A commotion broke out at the hangar door.

Bell glided in front of Josephine as he drew the Browning from his coat.

“Josephine! Josephine! Where is that woman?”

“Oh my God,” said Josephine. “It’s Preston Whiteway.”

“Josephine! Josephine!” Whiteway barreled in. “There you are! I bring good news! Great news!”

Bell holstered his weapon. The best news he could think of was that Van Dorns had arrested Harry Frost.

“My lawyers,” shouted Whiteway, “have persuaded the court to annul your marriage to Harry Frost on the grounds that the madman tried to kill you!”

“Annulled?”

“You are free. . Free!”

Isaac Bell observed the meeting between Josephine and Whiteway long enough to form an opinion of its nature, then slipped out the door.

“Cut!” he heard Marion Morgan order sharply. Her camera operator – hunched over a large machine on a strong tripod – stopped cranking as if a hawk had swooped down and seized his arm. It was well known among Miss Morgan’s operators that Mr. Bell did notwant his picture taken.

“My darling, how wonderful to see you.” He thought she looked lovely in her working outfit, a shirtwaist and long skirt, with her hair gathered high to be out of her way when she looked through the camera lens.

She explained that she and her crew had been trailing Preston Whiteway all morning to shoot scenes for the title card that would read

The Race Sponsor’s Arrival!!!!

Bell took her into his arms. “What a treat. Can we have lunch?”

“No, I’ve got to shoot all of this.” She lowered her voice. “How did Josephine take the news?”

“I got the impression she was trying to dampen Whiteway’s excitement over the prospect of her being ‘Free! Free!’”

“I imagine that Preston’s working around to asking her to marry him.”

“The signs are all there,” Bell agreed. “He’s beaming like bonfire. He’s wearing a fine new suit of clothes. And he shines like he’s been barbered within an inch of his life.”

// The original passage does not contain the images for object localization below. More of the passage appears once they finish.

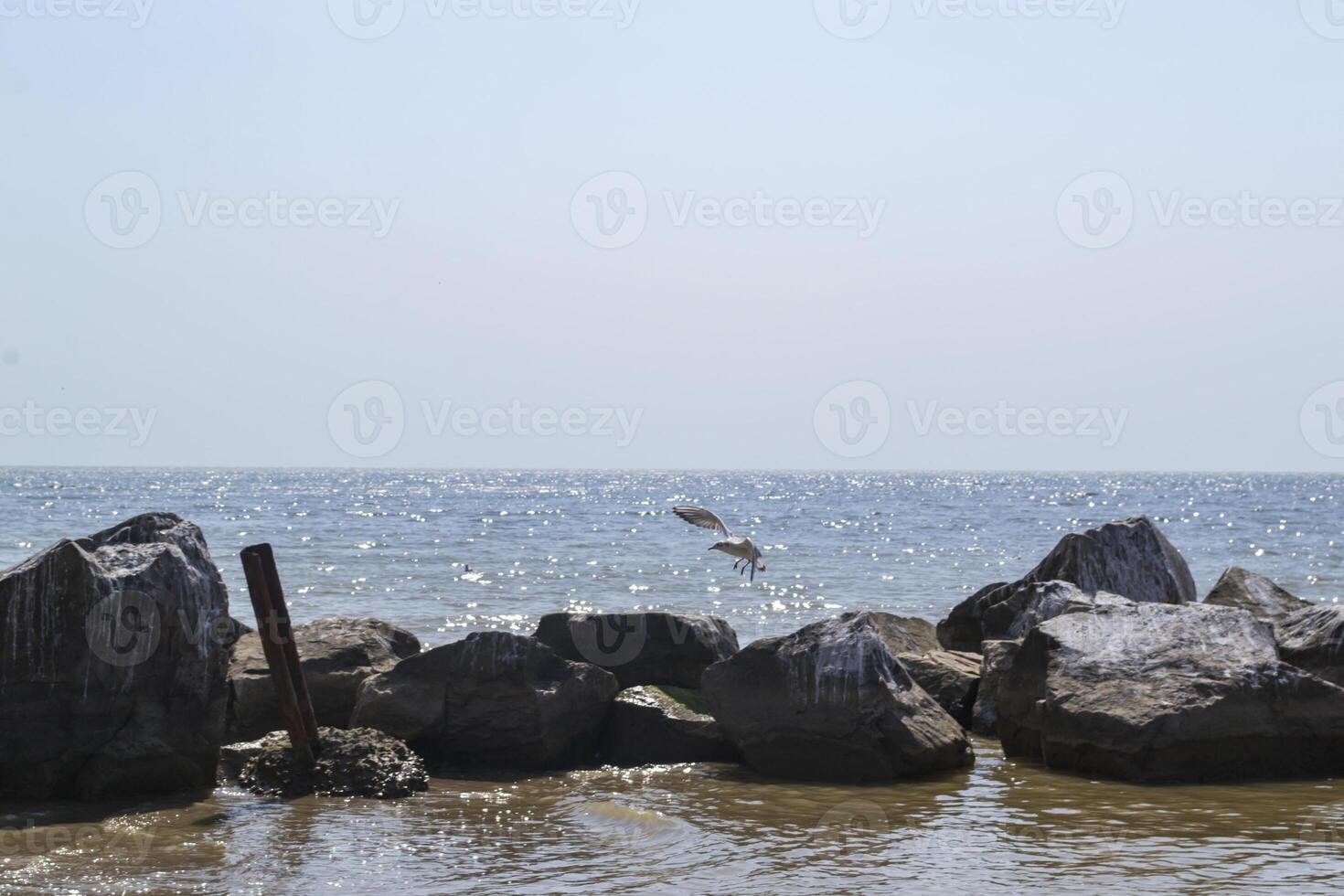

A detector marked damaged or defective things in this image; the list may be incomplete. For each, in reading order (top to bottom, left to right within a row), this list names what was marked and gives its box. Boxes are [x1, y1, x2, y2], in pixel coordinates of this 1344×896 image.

rusty metal pole [238, 541, 320, 768]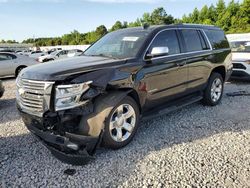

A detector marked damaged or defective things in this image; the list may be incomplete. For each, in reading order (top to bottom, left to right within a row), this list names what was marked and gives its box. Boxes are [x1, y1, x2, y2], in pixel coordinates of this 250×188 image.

damaged front end [15, 68, 127, 164]
cracked headlight [54, 81, 93, 111]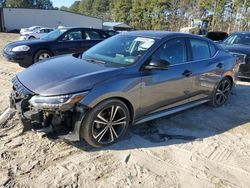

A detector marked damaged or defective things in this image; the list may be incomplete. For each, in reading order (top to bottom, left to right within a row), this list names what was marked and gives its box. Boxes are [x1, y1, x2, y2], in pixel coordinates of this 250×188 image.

crumpled hood [16, 54, 123, 95]
damaged front end [10, 76, 89, 141]
broken headlight [29, 91, 89, 110]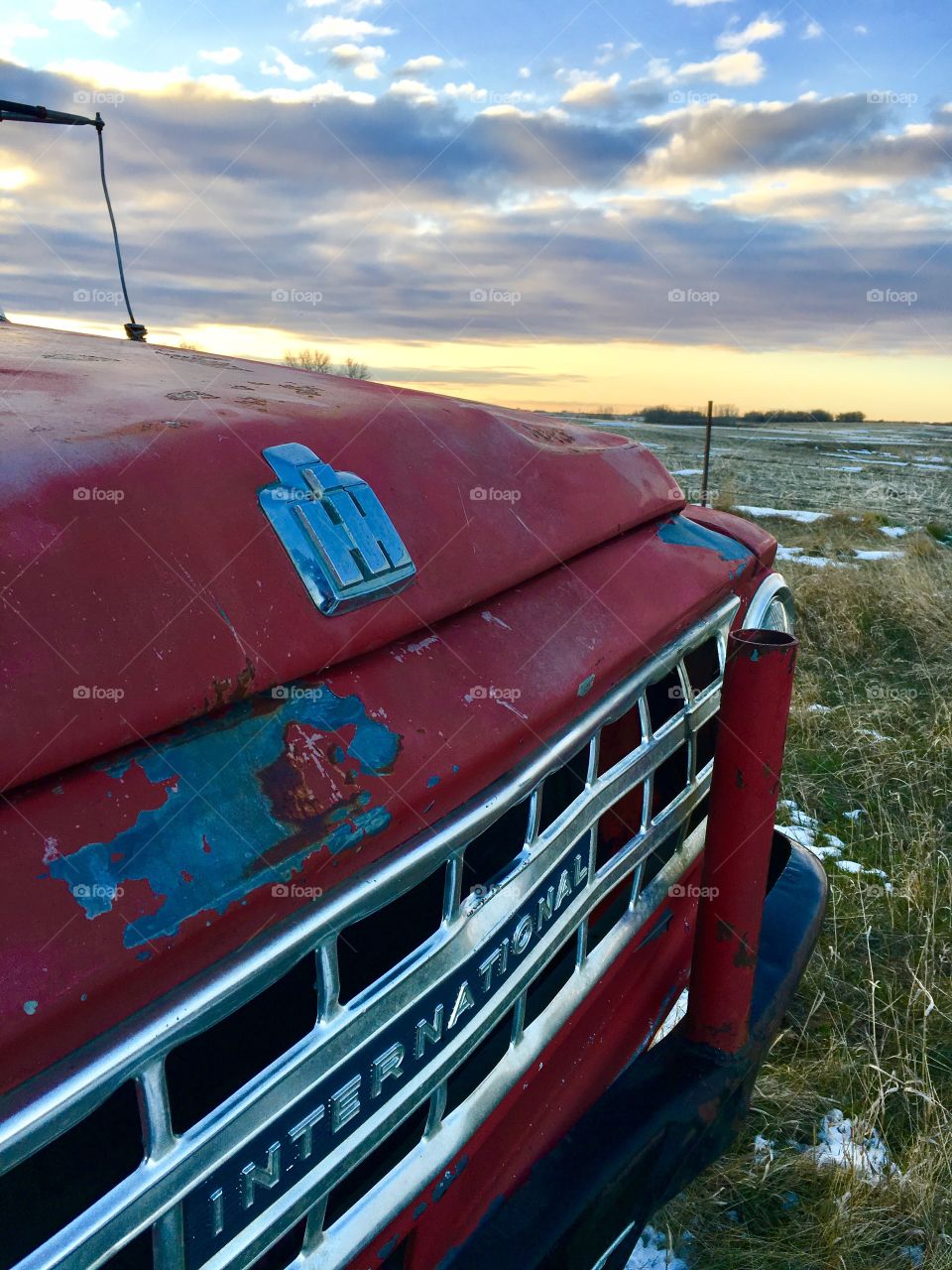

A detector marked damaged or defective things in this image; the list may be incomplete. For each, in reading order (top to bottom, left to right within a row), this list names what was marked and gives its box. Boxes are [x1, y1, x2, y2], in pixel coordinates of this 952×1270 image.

peeling paint [50, 686, 401, 945]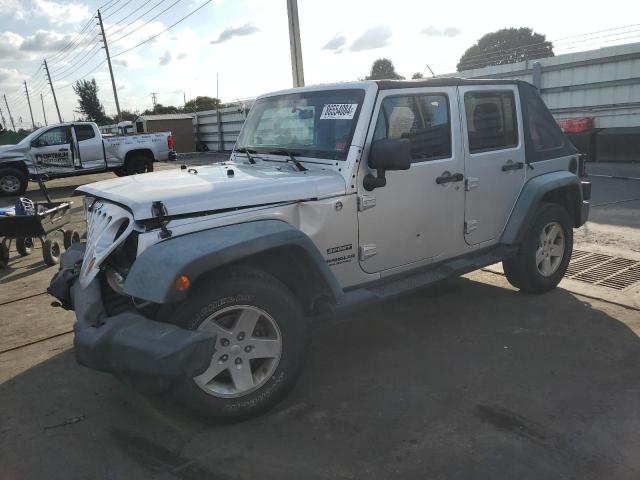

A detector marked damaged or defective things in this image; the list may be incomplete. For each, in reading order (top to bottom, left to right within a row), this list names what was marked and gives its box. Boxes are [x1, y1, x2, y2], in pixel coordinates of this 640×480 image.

crumpled front bumper [47, 246, 216, 380]
damaged white jeep [48, 79, 592, 420]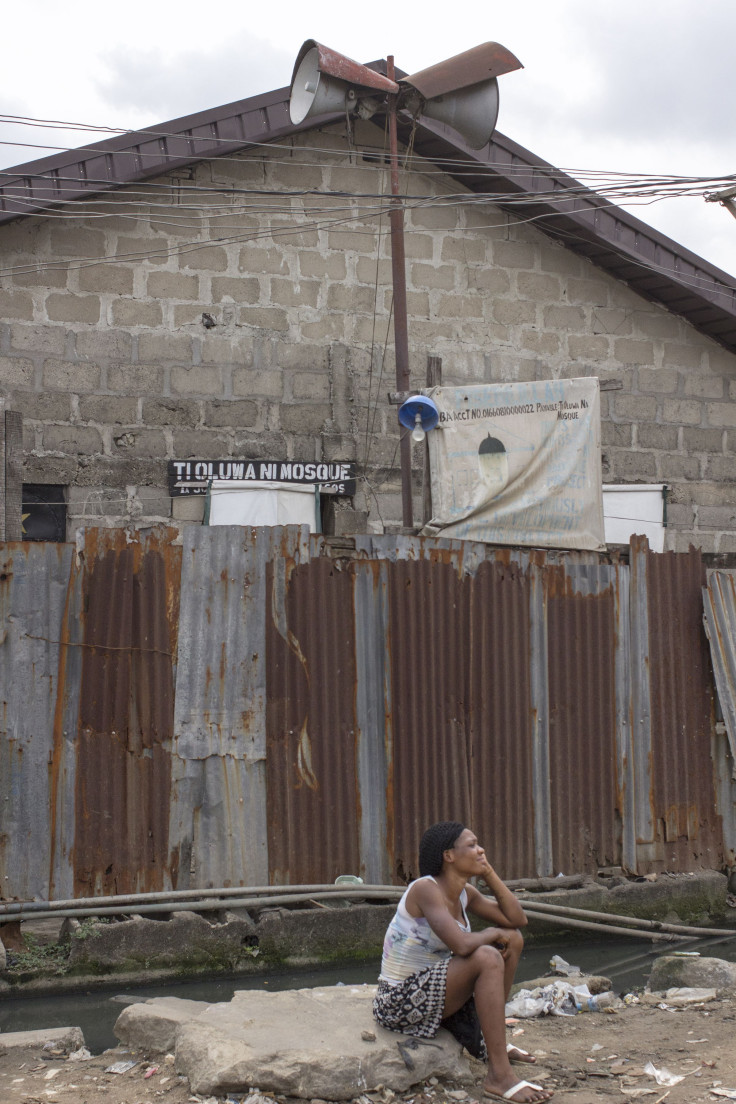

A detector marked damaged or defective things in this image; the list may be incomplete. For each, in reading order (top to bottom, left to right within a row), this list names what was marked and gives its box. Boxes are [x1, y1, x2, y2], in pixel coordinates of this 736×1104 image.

rusted corrugated fence [0, 524, 732, 896]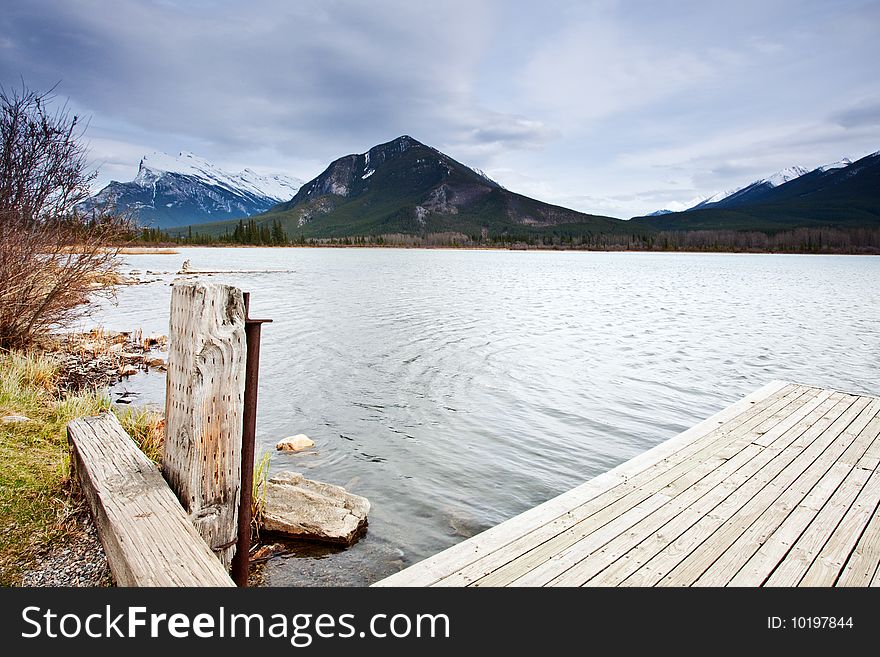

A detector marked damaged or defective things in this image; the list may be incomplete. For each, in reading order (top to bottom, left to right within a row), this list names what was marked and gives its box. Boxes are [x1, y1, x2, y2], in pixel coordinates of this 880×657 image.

rusty metal rod [232, 290, 274, 584]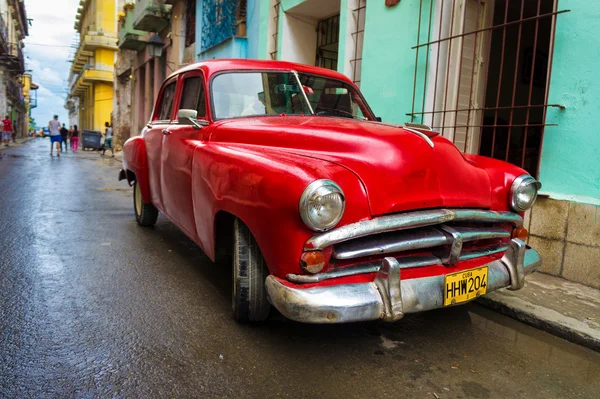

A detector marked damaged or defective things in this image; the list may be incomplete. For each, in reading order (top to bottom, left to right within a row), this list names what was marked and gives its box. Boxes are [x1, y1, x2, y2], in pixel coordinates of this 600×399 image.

peeling painted wall [540, 1, 600, 203]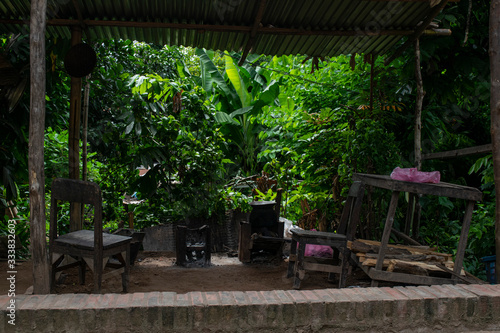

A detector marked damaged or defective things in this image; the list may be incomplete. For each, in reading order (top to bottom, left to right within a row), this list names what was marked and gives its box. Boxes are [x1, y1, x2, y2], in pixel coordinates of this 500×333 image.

rusty roof sheet [0, 0, 454, 57]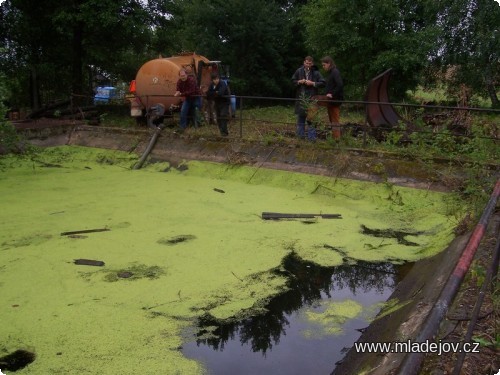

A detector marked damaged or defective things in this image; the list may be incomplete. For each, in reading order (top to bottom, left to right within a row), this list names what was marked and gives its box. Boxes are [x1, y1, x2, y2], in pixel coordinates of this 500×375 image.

rusted machinery [128, 52, 224, 128]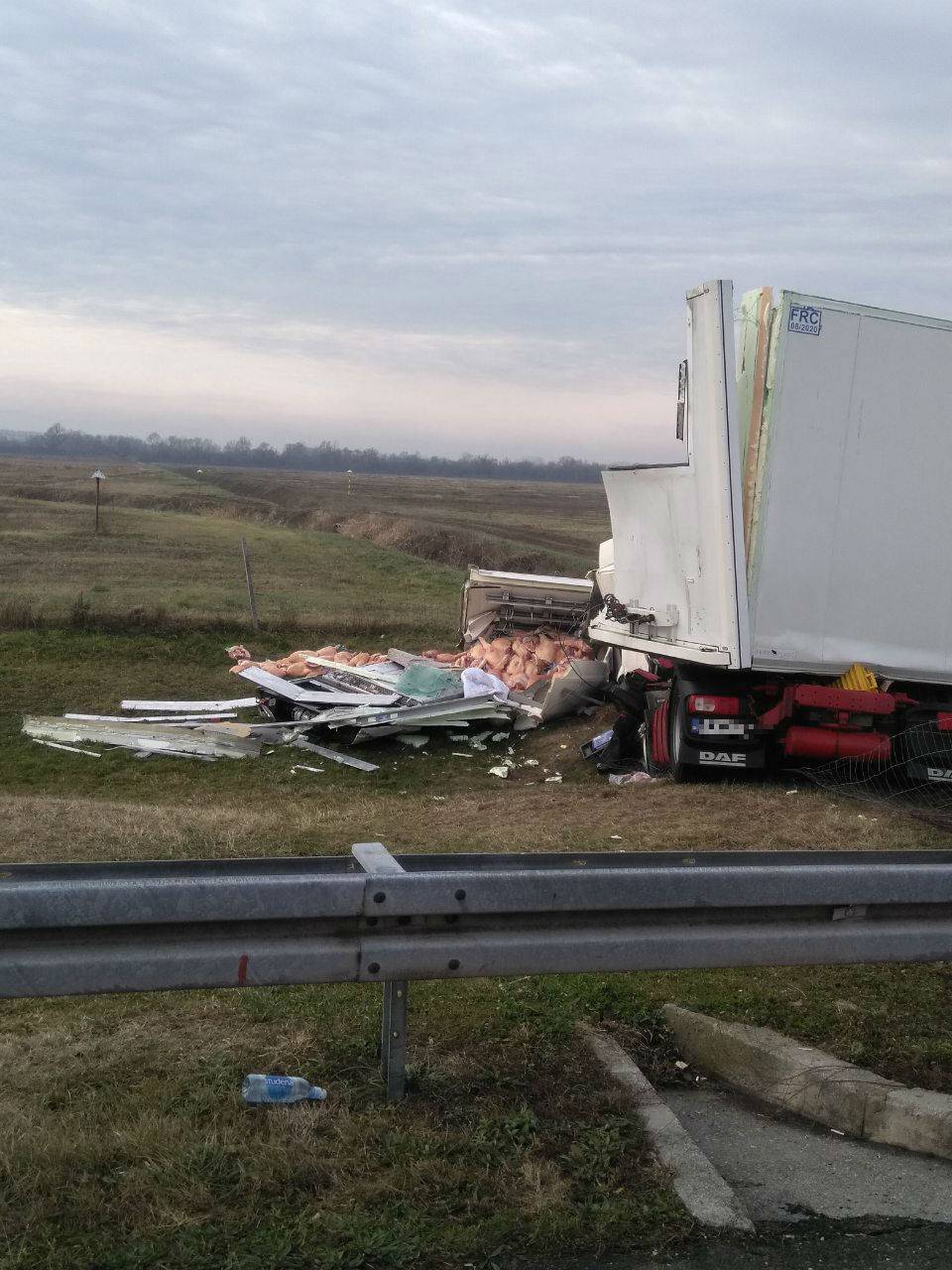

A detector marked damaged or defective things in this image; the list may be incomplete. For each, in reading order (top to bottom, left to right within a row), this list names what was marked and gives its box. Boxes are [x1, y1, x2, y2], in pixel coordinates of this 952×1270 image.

crashed daf truck [468, 280, 952, 786]
broken aluminum panel [458, 568, 591, 639]
broken aluminum panel [242, 667, 401, 706]
broken aluminum panel [23, 718, 260, 758]
broken aluminum panel [292, 738, 377, 770]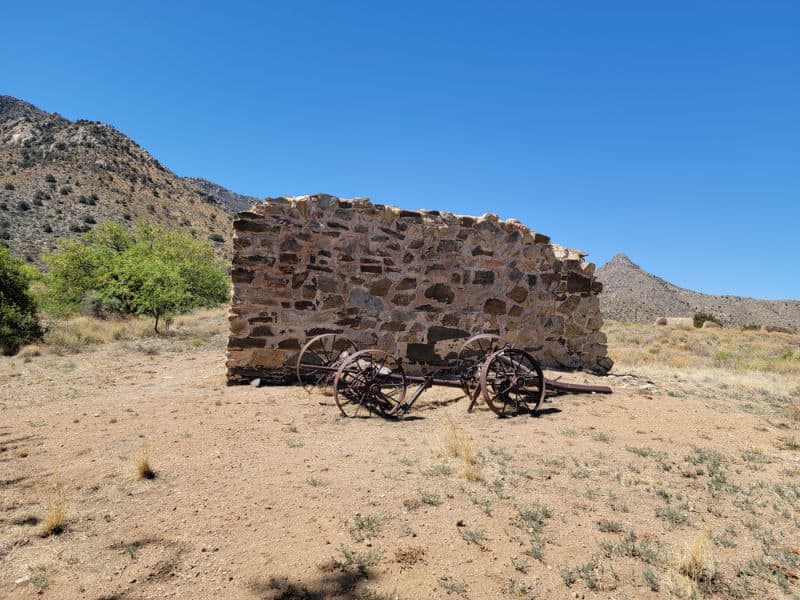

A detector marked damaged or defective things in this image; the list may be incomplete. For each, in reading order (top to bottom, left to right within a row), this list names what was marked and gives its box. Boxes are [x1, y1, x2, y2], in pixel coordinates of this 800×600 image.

rusty wagon wheel [296, 336, 358, 396]
rusty wagon wheel [332, 350, 406, 420]
rusted metal hardware [296, 330, 612, 420]
rusty wagon wheel [456, 332, 506, 408]
rusty wagon wheel [482, 346, 544, 418]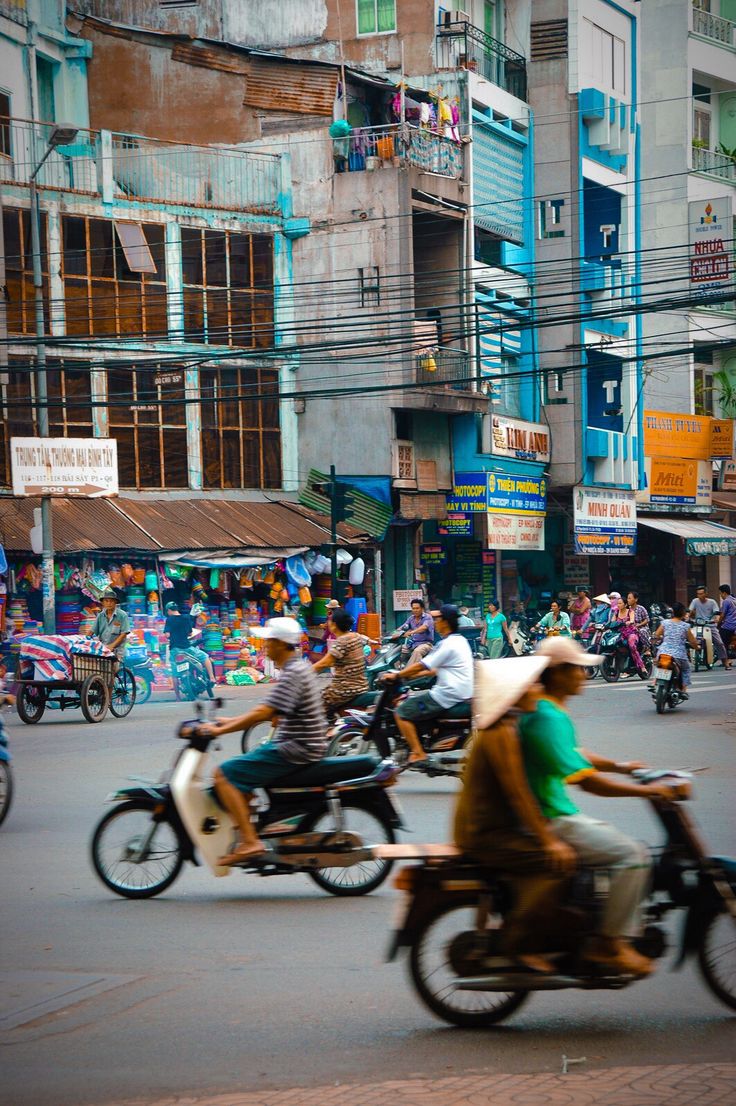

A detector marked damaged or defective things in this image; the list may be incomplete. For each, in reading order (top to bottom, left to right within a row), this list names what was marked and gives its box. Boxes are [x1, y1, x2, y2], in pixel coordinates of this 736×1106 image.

MARION HAD HER CREW IN PLACE, cranking their camera, when Preston Whiteway lured the New York press to Josephine’s big yellow tent in the infield with the promise of an important change in the race. Bell kept a close eye on the gathering, accompanied by Harry Warren, Van Dorn’s New York gang expert, who Bell had asked to take over the Belmont Park squad for the wounded Archie.

Bell saw that Whiteway had gotten his fondest wish: other newspapers could no longer ignore the Whiteway Cup. The aerial race was the biggest story in the country. But his rivals did not love him for it, and the questioning, two days before the race was to start, was openly hostile. Forty newspapermen were shouting questions, egged on by Van Dorn detective Scudder Smith, who had once been an actual newspaper reporter, or so he said.

“If that detective has imbibed as excessively as it appears,” Isaac Bell told Harry Warren, “suspend him for a week, and dock his pay for a month.”

“Scudder’s O.K.,” Harry assured him. “That’s just part of his disguise.”

“Disguised as what?”

“A drunken newspaper reporter.”

“He’s fooling me.”

“Can you deny, Mr. Whiteway,” a reporter from the Telegramhowled aggrievedly, “that the extremely short hop from Belmont Park to Empire City Race Track in Yonkers is a ploy to charge more paying spectators from New York City?”